After he went through his slides, Johnson answered questions ranging from his first football game to his feelings about being bullied.

“That’s one of the best things that I can do with my platform that I have: impact kids, be there for the kids, be a light for the kids, let them know that if they’re bullied that they can get through it and have a successful life,” Johnson said. “That was one of my most important things. That was one of my all-time mottos that I want to portray while I’m doing what I’m doing.”

Getting bullied for years, an ordeal he outlined in a first-person account for The Players’ Tribune last November, taught Johnson to be respectful of anyone and everyone, regardless of their race, religion or sexual orientation.

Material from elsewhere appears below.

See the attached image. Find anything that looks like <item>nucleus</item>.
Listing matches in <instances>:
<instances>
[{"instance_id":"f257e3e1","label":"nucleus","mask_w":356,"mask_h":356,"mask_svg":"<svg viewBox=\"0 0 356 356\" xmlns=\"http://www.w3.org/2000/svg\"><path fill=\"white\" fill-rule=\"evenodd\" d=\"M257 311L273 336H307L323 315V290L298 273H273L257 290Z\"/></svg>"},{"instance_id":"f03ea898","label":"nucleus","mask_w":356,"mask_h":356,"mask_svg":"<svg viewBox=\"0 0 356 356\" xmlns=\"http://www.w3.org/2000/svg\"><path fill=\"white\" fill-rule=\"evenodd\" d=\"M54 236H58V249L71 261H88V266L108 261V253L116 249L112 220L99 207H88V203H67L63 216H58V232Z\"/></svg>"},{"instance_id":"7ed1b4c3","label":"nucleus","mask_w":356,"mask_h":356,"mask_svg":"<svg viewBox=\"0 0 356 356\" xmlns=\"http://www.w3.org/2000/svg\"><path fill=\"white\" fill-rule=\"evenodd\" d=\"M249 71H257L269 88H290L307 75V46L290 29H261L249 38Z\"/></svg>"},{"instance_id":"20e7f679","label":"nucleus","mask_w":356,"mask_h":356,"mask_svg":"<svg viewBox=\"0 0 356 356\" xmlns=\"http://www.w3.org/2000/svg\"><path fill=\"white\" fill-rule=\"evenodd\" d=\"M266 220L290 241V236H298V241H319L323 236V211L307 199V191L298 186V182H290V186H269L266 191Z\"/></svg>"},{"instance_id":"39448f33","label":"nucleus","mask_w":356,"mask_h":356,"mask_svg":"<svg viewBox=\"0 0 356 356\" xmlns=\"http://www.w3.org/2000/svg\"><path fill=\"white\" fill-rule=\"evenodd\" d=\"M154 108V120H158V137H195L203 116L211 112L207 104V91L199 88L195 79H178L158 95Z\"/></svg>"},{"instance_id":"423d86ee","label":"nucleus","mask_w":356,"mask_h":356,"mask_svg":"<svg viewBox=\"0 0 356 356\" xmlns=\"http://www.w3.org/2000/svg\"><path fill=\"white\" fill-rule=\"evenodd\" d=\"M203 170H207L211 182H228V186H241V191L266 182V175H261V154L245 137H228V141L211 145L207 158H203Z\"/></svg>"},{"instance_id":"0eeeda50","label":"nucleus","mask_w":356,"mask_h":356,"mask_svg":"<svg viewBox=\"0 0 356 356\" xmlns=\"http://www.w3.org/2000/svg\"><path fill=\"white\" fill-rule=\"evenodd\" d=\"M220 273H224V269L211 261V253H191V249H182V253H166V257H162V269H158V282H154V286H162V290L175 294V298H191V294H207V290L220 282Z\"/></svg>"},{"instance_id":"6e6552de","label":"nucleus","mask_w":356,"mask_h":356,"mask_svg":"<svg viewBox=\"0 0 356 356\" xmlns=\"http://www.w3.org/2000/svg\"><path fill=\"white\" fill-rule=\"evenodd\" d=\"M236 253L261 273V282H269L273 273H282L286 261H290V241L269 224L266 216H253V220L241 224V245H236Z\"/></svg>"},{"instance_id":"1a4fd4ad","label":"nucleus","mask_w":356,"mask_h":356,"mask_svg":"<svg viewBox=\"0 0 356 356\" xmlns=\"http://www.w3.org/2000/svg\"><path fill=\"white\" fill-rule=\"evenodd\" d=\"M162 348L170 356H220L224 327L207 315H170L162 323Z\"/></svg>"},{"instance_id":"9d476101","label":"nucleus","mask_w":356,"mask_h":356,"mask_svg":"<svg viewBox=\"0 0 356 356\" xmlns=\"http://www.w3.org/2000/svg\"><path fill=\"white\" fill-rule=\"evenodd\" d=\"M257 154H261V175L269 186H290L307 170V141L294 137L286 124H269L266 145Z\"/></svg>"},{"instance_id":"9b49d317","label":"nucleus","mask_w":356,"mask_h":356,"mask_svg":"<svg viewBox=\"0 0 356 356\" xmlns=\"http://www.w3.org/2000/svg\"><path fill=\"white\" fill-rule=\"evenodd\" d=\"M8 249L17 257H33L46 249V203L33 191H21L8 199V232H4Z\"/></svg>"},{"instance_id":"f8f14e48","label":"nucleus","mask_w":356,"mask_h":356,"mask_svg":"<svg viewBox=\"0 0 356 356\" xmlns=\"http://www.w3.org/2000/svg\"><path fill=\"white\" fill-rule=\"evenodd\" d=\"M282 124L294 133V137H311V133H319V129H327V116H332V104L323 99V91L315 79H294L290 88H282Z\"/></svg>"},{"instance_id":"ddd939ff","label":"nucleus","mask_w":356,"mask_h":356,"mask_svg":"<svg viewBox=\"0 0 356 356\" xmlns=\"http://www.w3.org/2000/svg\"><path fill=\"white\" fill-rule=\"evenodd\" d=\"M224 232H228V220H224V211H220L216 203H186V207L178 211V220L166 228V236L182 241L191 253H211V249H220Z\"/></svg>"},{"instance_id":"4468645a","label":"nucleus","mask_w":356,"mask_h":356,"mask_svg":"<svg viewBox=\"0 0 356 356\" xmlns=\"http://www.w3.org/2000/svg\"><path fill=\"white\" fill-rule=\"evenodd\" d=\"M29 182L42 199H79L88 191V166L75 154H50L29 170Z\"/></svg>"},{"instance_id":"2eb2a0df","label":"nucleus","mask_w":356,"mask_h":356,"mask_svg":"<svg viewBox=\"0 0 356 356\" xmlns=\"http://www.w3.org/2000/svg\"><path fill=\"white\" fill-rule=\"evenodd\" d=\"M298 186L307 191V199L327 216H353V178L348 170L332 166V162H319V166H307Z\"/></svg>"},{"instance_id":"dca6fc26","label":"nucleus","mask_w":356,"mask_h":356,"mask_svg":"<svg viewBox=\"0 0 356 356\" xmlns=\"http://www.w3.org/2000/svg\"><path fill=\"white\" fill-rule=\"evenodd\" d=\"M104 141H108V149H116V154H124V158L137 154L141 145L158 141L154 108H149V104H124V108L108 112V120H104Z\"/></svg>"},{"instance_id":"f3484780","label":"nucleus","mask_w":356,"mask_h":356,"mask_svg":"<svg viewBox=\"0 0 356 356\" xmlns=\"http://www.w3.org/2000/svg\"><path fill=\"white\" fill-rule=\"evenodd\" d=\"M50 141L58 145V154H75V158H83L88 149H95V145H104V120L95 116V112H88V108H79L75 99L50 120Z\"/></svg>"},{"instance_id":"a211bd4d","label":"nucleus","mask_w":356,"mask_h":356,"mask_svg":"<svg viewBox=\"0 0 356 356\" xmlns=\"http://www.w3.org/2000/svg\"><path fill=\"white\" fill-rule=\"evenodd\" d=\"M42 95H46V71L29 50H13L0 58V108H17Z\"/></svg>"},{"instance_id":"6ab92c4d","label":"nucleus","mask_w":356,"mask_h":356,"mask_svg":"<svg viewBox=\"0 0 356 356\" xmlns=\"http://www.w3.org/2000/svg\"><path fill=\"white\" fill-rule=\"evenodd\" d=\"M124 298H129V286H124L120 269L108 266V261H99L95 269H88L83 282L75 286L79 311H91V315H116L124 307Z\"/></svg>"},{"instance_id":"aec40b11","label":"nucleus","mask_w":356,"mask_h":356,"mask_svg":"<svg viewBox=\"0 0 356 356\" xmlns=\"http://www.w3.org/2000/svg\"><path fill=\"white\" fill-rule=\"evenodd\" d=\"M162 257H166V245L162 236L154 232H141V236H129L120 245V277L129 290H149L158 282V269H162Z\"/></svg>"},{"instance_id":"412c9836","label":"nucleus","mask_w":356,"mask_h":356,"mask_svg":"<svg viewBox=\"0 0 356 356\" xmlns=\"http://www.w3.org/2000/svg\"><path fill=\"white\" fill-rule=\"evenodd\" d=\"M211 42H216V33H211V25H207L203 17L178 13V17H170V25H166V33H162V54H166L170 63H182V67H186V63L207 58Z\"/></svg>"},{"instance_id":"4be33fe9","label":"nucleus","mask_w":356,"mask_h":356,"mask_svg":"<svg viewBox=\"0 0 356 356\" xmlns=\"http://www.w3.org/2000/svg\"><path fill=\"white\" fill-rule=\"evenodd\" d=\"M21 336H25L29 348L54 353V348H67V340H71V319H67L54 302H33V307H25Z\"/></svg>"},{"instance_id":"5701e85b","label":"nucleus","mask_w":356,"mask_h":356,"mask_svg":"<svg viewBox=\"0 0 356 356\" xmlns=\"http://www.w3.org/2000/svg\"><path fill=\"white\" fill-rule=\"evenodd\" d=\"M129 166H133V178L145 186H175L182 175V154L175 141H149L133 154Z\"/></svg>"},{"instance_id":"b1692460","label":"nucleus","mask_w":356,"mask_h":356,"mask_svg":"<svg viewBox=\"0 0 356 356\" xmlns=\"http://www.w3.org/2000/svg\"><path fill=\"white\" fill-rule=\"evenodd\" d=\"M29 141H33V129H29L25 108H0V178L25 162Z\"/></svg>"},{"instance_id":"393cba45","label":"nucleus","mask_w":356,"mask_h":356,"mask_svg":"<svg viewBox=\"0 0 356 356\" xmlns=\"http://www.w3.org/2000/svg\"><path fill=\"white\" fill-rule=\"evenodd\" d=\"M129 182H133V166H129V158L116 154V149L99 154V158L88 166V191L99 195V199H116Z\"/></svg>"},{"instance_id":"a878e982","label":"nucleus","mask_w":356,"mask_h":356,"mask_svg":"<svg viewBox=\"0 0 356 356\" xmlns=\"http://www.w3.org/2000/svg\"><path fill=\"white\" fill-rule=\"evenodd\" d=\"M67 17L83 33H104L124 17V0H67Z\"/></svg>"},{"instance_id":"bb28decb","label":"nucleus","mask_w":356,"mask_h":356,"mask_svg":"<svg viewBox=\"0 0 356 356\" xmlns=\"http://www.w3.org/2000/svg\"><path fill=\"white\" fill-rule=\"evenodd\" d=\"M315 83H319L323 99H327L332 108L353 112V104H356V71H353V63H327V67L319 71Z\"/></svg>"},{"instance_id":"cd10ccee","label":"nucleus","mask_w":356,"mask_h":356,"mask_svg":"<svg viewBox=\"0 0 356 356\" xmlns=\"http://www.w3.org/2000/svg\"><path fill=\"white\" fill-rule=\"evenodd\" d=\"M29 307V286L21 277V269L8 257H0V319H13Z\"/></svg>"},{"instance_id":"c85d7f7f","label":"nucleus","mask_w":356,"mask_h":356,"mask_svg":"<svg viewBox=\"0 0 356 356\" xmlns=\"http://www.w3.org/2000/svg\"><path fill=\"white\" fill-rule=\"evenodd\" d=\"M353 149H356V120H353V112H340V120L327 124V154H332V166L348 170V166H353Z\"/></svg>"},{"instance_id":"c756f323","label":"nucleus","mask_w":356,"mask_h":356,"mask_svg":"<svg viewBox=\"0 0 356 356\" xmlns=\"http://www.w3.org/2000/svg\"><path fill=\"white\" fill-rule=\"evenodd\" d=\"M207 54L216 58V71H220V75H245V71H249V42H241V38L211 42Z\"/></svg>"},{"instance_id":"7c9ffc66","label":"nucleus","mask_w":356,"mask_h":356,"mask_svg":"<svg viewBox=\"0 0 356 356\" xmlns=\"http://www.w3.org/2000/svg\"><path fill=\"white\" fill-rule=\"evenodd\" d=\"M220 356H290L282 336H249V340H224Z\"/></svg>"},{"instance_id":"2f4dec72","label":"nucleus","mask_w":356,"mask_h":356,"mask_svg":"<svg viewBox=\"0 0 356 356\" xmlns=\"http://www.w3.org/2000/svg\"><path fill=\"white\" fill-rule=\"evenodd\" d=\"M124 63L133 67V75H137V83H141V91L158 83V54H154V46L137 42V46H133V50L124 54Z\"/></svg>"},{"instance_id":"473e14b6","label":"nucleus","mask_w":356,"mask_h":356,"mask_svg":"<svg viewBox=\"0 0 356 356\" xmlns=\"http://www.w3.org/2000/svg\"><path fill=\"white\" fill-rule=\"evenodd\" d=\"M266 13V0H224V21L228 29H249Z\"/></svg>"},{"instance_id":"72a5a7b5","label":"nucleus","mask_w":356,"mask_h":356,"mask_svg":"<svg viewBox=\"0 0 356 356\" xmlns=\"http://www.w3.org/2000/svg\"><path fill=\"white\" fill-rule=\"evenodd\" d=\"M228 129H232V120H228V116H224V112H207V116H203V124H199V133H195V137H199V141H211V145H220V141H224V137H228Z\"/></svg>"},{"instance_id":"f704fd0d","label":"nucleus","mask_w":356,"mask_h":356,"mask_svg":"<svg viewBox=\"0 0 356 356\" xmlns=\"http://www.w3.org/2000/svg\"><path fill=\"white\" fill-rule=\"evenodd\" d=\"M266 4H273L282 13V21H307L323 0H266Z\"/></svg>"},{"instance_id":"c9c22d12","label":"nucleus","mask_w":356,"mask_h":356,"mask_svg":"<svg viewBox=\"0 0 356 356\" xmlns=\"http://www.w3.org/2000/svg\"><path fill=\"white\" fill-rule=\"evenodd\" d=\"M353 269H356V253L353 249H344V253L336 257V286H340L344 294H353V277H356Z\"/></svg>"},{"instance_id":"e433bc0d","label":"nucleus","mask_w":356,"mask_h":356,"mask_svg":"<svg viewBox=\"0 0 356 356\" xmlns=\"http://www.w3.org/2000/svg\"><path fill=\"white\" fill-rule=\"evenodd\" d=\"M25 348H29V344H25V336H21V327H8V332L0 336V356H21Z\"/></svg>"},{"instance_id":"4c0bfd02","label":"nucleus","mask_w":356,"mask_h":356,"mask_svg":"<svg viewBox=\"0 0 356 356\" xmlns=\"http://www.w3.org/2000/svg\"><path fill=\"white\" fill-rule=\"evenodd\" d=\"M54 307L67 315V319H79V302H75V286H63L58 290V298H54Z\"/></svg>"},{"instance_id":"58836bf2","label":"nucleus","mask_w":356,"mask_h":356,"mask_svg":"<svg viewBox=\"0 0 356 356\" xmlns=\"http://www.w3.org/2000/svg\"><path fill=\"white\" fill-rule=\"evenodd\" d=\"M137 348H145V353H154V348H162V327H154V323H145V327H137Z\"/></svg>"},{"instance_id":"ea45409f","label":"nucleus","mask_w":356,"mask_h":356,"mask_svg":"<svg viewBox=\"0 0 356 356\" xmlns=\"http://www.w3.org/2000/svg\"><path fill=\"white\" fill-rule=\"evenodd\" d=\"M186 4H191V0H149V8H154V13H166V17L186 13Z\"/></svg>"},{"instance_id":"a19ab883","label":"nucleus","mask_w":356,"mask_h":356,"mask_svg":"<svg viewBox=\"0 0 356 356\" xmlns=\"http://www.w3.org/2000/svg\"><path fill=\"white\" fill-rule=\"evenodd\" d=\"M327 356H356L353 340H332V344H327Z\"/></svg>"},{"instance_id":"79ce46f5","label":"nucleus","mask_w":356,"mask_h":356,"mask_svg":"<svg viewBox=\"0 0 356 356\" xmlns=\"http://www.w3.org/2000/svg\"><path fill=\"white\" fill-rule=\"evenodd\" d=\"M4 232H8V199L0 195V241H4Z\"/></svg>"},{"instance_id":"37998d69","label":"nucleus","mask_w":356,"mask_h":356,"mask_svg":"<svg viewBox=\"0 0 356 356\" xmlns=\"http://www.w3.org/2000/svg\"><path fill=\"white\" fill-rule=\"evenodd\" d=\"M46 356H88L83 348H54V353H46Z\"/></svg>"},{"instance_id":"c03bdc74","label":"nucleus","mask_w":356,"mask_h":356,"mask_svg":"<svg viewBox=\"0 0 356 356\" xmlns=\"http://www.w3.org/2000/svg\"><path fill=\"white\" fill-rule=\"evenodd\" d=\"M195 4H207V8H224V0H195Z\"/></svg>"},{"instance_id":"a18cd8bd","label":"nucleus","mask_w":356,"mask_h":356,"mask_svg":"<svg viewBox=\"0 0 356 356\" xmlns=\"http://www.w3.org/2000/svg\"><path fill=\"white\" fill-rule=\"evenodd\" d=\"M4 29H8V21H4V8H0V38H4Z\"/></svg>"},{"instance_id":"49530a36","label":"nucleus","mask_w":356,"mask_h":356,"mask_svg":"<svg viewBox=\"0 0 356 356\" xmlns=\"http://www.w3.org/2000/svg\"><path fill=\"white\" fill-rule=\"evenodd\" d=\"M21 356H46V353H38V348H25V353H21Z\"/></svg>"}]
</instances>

“You never know what’s going on in that person’s life,” he said.

Johnson is over the incidents, but he hasn’t forgotten the scars they left. During his question-and-answer session, Johnson said he didn’t think the bully knew he was actually bullying. But if he ever saw the bully now, Johnson said he’d forgive him. However, he has no desire to see him.

Johnson said parents of children who have been bullied approach him in public, which shows him that his message is spreading. It probably couldn't be more relevant than it is today, when the national conversation is focused on intolerance of many stripes.

Johnson didn’t want to get political after Tuesday’s presentation. He just said he will stick to his own motto: Respect others.

“It’s so much more important, just because, especially now with the bullying and now with the cyber-bullying on social media,” Johnson said. “I feel like it is very important to teach kids, especially this generation that’s growing up, that you should always respect others, and you should always treat others the way you want to be treated.”